I found one other image of an SP06 pack, and it also read 351,36 and 9135, so yes... it's likely not individual. It could be from division of 9135 by 26 rather than multiplication, but that would be 351.346153846, which would round to 351.35 not 351.36. Still nothing to do with marketing - the marketing people would probably prefer that customers never see labels like this.


----------



## remy_martian (Feb 4, 2019)

You are referring to consumer marketing, which I am not. Internally to most organizations, there's strategic or product marketing that owns the product or function including its definition and specification. These are usually engineers, but the occasional basket weaver gets the job.


----------



## gregski (Sep 6, 2011)

*Battery Pack Lesson #1* - You have to turn it on.

So one of the first things I learned about an electric car battery pack is that it is more than just of box full of batteries (technically cell modules). It actually contains some intelligence and as such aka being an electronic component needs to be powered on ie turned On. This is one of the reasons why electric vehicles still require regular 12 volt car batteries.

So you can't just shove your Multimeter probes up it's butt as such and get a high voltage reading.


----------



## brian_ (Feb 7, 2017)

gregski said:


> So you can't just shove your Multimeter probes up it's [butt] as such and get a high voltage reading.


That's a good thing! 



gregski said:


> *Battery Pack Lesson #1* - You have to turn it on.
> 
> So one of the first things I learned about an electric car battery pack is that it is more than just of box full of batteries (technically cell modules). It actually contains some intelligence and as such aka being an electronic component needs to be powered on ie turned On. This is one of the reasons why electric vehicles still require regular 12 volt car batteries.


Not much intelligence is required... just contactors with control power provided from the outside, although what is actually in the pack varies.

It does lead to the amusing scene of someone attaching booster cables to an EV to "jump start" it ... that's really how it works.

This is one reason that these are sometimes referred to as "energy storage systems"... they're more than a battery.

The records

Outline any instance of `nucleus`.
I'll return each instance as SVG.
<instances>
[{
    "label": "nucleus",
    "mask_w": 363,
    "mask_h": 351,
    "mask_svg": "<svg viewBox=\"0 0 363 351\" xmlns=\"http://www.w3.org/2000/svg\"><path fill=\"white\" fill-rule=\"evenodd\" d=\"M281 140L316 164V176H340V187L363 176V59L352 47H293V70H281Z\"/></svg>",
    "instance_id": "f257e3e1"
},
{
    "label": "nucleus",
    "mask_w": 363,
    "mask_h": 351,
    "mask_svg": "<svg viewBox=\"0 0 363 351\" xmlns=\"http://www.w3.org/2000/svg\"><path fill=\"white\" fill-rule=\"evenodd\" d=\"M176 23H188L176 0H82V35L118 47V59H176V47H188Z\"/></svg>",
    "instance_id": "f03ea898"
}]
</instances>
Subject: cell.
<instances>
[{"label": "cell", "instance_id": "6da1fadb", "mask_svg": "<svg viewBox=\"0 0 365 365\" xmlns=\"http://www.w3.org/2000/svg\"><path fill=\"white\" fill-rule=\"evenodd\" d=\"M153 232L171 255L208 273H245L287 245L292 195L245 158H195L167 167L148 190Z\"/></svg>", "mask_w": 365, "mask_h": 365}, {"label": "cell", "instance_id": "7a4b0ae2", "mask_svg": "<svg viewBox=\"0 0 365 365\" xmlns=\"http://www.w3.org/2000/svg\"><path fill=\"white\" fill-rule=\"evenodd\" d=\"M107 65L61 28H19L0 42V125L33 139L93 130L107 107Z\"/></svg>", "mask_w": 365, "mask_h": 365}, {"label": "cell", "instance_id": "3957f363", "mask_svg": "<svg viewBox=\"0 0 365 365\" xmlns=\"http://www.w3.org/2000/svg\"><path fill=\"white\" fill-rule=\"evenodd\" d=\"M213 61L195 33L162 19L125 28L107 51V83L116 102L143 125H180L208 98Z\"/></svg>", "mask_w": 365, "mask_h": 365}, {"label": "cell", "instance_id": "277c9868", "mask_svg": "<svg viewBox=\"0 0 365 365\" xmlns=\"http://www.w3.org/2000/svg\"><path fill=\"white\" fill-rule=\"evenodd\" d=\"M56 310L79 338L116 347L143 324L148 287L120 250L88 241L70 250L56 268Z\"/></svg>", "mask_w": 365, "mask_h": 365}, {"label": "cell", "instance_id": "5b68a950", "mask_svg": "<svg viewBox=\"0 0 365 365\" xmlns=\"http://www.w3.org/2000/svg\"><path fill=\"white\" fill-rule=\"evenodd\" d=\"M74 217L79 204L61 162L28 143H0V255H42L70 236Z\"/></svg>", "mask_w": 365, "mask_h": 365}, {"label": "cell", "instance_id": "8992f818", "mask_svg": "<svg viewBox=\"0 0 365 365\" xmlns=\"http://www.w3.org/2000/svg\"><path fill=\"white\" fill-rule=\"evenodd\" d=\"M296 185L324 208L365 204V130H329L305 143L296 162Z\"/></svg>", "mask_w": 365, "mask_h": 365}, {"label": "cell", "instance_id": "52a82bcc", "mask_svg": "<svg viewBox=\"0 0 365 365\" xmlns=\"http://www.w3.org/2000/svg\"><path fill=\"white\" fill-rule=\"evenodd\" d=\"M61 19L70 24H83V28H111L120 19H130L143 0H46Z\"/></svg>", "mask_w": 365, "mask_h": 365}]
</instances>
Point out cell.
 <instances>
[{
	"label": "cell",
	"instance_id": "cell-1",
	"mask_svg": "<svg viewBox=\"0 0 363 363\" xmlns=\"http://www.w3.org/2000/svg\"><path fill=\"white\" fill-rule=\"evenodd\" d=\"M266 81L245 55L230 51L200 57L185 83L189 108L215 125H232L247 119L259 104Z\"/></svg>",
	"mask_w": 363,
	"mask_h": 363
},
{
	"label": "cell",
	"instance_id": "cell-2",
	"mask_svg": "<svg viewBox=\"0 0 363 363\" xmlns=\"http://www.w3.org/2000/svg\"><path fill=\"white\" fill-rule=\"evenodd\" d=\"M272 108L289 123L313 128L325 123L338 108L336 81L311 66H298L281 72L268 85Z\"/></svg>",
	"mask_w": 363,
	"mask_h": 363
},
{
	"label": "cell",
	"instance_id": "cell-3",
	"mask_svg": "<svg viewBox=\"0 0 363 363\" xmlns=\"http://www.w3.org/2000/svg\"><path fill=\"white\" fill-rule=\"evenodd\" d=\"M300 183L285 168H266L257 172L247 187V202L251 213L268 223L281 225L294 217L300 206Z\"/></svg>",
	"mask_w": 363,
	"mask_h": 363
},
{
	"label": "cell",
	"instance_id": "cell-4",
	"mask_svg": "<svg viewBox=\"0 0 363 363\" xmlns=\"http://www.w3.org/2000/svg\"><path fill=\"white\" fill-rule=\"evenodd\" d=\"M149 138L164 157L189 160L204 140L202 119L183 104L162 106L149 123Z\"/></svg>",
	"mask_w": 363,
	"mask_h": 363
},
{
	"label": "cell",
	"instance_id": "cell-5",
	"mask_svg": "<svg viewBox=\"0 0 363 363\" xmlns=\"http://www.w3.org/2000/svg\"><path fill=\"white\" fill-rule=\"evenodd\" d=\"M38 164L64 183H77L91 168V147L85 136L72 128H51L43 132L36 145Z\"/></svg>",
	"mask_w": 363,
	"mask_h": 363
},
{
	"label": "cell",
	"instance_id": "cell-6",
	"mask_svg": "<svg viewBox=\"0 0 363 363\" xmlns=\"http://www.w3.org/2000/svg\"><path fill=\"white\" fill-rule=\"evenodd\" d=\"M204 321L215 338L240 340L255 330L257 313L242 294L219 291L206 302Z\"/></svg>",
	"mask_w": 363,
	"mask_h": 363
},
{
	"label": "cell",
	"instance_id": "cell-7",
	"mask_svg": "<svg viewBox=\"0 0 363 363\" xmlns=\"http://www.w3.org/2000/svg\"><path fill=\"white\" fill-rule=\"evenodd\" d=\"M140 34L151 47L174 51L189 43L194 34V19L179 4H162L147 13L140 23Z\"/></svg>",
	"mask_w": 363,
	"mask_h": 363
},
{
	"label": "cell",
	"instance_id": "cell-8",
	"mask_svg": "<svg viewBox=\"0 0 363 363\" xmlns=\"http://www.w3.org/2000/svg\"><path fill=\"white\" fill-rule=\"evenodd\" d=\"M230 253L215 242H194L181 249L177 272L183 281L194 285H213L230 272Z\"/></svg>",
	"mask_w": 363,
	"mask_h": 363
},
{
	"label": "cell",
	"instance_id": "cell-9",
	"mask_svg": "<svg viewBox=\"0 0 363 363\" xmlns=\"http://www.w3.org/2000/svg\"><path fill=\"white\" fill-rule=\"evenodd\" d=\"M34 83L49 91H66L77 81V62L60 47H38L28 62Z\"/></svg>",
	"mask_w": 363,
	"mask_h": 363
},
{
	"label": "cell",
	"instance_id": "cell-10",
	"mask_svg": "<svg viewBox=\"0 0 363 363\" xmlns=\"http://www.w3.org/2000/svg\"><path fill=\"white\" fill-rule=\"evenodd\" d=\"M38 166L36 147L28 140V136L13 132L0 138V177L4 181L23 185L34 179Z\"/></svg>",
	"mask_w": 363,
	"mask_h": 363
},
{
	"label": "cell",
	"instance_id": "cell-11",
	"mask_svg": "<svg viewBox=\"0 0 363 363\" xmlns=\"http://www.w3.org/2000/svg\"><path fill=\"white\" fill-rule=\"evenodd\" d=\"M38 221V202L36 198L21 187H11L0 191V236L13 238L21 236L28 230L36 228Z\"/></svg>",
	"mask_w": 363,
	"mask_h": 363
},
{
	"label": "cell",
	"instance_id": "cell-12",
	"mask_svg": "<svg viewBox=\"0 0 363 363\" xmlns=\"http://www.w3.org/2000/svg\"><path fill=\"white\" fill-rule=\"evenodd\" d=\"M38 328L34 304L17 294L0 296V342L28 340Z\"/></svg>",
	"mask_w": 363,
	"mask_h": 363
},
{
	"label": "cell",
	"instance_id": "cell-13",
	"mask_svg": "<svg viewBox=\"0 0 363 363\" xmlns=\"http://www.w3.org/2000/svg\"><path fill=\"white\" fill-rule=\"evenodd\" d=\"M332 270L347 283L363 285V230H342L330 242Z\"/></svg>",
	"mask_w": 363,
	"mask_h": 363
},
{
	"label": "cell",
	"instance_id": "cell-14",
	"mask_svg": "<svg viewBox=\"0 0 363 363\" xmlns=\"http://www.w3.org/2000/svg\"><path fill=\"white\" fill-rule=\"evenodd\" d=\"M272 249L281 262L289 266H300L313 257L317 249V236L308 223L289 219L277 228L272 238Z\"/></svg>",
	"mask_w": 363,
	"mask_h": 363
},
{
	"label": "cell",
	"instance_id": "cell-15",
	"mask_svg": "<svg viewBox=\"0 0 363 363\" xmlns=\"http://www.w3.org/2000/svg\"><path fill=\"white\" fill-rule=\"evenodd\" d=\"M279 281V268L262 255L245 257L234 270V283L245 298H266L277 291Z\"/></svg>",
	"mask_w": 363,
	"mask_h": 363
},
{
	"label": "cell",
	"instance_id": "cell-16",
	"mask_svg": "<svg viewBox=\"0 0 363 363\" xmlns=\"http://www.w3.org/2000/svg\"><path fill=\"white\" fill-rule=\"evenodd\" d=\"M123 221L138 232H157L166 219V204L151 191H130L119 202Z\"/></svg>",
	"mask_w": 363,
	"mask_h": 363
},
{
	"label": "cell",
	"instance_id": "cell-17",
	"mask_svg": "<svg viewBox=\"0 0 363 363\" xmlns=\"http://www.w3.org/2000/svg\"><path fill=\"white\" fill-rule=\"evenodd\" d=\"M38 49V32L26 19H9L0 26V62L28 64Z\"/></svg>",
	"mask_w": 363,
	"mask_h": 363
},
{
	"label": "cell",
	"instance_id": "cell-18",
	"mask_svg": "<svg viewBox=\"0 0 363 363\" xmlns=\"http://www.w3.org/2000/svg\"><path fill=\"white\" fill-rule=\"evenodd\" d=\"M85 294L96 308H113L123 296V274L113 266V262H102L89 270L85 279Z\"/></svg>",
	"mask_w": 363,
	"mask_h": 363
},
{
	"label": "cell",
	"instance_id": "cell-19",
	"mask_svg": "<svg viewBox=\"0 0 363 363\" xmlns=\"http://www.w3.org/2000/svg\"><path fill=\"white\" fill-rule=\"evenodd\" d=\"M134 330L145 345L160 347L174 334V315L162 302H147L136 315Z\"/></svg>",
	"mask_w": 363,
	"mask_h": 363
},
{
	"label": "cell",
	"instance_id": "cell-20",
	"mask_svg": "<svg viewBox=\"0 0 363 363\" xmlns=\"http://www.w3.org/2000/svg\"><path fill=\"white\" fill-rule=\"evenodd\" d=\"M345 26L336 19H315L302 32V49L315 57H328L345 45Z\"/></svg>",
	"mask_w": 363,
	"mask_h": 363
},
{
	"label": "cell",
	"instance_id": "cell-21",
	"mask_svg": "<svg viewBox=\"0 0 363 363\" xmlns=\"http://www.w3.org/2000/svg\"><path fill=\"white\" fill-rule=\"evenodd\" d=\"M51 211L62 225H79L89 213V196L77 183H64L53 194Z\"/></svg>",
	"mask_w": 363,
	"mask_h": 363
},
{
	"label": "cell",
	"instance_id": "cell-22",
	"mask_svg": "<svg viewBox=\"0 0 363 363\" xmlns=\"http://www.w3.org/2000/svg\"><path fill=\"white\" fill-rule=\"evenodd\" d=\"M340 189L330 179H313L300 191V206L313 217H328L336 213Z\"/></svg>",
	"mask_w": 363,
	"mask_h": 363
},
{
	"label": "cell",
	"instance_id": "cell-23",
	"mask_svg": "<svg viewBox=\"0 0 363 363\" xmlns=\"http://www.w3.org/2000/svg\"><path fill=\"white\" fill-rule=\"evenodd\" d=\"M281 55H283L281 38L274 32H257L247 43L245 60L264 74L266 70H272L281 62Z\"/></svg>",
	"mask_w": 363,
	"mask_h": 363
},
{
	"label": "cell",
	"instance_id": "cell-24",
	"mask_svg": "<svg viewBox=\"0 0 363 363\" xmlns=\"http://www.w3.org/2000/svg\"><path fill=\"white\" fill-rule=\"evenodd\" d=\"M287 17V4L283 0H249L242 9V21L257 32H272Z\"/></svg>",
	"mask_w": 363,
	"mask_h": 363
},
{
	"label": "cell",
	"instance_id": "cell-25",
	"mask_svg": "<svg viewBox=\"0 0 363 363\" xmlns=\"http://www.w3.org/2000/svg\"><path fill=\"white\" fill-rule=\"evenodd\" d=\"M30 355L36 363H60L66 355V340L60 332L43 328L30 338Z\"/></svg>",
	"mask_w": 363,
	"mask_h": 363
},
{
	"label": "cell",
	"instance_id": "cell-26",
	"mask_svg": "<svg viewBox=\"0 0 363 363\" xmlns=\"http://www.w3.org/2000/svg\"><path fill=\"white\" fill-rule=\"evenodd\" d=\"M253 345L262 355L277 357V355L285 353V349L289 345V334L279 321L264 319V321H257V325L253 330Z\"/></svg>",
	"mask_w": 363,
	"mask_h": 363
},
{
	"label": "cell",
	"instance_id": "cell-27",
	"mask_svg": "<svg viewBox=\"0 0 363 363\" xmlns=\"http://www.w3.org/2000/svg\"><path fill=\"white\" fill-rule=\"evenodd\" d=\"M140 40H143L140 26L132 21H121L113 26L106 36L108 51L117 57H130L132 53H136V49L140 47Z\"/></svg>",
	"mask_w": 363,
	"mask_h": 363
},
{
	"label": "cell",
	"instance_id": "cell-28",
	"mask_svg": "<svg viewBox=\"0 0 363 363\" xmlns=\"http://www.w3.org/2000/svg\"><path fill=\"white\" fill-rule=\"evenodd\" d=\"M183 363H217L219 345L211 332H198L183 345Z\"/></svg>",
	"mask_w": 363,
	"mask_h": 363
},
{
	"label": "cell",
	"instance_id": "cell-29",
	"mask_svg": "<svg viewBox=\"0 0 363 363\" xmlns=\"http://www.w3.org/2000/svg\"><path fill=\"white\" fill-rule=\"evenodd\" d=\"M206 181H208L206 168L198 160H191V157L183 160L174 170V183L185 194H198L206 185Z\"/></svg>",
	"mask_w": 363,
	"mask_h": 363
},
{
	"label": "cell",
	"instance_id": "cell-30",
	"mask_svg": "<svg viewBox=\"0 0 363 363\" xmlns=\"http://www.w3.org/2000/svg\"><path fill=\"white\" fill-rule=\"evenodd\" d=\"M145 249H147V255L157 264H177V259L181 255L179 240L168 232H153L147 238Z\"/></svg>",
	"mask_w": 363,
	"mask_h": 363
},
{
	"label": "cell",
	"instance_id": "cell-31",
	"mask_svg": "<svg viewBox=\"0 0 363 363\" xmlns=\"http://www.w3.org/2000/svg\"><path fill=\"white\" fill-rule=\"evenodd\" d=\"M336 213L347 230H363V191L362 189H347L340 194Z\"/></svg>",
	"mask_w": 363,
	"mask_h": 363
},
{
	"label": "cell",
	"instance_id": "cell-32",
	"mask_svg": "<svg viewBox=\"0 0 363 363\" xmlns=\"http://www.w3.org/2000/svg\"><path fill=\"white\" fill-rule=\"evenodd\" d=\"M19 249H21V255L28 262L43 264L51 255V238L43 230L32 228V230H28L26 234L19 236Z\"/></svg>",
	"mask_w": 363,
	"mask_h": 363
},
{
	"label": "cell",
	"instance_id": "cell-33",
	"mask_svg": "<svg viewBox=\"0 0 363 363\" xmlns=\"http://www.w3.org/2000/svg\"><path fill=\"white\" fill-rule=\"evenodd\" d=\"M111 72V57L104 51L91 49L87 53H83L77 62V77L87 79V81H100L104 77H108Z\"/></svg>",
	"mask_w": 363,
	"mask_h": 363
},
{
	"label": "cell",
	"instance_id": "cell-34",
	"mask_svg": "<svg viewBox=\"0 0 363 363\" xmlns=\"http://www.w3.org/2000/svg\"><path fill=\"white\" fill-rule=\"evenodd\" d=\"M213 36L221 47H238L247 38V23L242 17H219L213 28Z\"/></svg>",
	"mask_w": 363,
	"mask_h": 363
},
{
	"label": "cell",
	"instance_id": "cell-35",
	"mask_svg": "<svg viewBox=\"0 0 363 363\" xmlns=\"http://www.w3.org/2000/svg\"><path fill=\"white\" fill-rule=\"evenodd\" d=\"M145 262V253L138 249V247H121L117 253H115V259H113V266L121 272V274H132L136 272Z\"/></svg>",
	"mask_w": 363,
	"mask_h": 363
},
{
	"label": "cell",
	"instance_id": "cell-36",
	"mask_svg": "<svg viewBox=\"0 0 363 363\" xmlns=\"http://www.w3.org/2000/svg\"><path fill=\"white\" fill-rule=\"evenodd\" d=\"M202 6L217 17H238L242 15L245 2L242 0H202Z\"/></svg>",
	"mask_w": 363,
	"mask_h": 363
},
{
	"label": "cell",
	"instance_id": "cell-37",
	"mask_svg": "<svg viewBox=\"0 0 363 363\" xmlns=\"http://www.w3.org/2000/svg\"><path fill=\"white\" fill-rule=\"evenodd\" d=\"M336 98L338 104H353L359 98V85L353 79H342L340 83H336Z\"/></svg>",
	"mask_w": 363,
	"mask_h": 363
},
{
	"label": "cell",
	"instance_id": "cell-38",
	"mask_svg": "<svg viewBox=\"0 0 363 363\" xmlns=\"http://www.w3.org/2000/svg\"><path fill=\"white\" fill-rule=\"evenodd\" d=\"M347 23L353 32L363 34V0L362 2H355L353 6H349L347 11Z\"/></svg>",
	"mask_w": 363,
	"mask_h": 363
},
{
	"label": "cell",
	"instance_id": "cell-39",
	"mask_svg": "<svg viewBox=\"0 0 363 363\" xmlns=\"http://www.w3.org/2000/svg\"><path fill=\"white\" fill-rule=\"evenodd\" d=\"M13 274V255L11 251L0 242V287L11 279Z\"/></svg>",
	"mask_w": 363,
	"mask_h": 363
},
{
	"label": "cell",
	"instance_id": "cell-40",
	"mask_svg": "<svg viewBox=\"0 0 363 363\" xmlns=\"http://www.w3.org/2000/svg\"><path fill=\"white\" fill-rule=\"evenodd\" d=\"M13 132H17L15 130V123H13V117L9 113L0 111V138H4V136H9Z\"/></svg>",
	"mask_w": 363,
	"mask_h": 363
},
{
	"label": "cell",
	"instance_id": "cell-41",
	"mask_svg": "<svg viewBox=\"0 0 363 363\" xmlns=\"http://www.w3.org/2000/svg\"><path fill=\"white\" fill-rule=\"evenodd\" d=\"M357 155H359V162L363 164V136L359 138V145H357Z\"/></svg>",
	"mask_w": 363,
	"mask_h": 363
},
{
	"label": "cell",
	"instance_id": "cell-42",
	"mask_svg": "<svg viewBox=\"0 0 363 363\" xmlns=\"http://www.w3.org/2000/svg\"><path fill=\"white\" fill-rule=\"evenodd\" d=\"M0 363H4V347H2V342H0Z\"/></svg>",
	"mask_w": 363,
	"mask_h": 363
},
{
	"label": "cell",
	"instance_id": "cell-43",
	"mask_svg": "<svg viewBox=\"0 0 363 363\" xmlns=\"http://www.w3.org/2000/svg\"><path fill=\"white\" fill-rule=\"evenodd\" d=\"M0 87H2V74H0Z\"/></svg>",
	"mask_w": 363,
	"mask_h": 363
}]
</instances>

Task requirements
1) Print the battery pack thread in full, word for word.
2) Output the opening lines of the listing verbatim, starting with its first line and stopping after the line that contains "140L316 164V176H340V187L363 176V59L352".

Per-task answers
1)
I found one other image of an SP06 pack, and it also read 351,36 and 9135, so yes... it's likely not individual. It could be from division of 9135 by 26 rather than multiplication, but that would be 351.346153846, which would round to 351.35 not 351.36. Still nothing to do with marketing - the marketing people would probably prefer that customers never see labels like this.


----------



## remy_martian (Feb 4, 2019)

You are referring to consumer marketing, which I am not. Internally to most organizations, there's strategic or product marketing that owns the product or function including its definition and specification. These are usually engineers, but the occasional basket weaver gets the job.


----------



## gregski (Sep 6, 2011)

*Battery Pack Lesson #1* - You have to turn it on.

So one of the first things I learned about an electric car battery pack is that it is more than just of box full of batteries (technically cell modules). It actually contains some intelligence and as such aka being an electronic component needs to be powered on ie turned On. This is one of the reasons why electric vehicles still require regular 12 volt car batteries.

So you can't just shove your Multimeter probes up it's butt as such and get a high voltage reading.


----------



## brian_ (Feb 7, 2017)

gregski said:


> So you can't just shove your Multimeter probes up it's [butt] as such and get a high voltage reading.


That's a good thing! 



gregski said:


> *Battery Pack Lesson #1* - You have to turn it on.
> 
> So one of the first things I learned about an electric car battery pack is that it is more than just of box full of batteries (technically cell modules). It actually contains some intelligence and as such aka being an electronic component needs to be powered on ie turned On. This is one of the reasons why electric vehicles still require regular 12 volt car batteries.


Not much intelligence is required... just contactors with control power provided from the outside, although what is actually in the pack varies.

It does lead to the amusing scene of someone attaching booster cables to an EV to "jump start" it ... that's really how it works.

This is one reason that these are sometimes referred to as "energy storage systems"... they're more than a battery.

2)
Outline any instance of `nucleus`.
I'll return each instance as SVG.
<instances>
[{
    "label": "nucleus",
    "mask_w": 363,
    "mask_h": 351,
    "mask_svg": "<svg viewBox=\"0 0 363 351\" xmlns=\"http://www.w3.org/2000/svg\"><path fill=\"white\" fill-rule=\"evenodd\" d=\"M281 140L316 164V176H340V187L363 176V59L352 47H293V70H281Z\"/></svg>",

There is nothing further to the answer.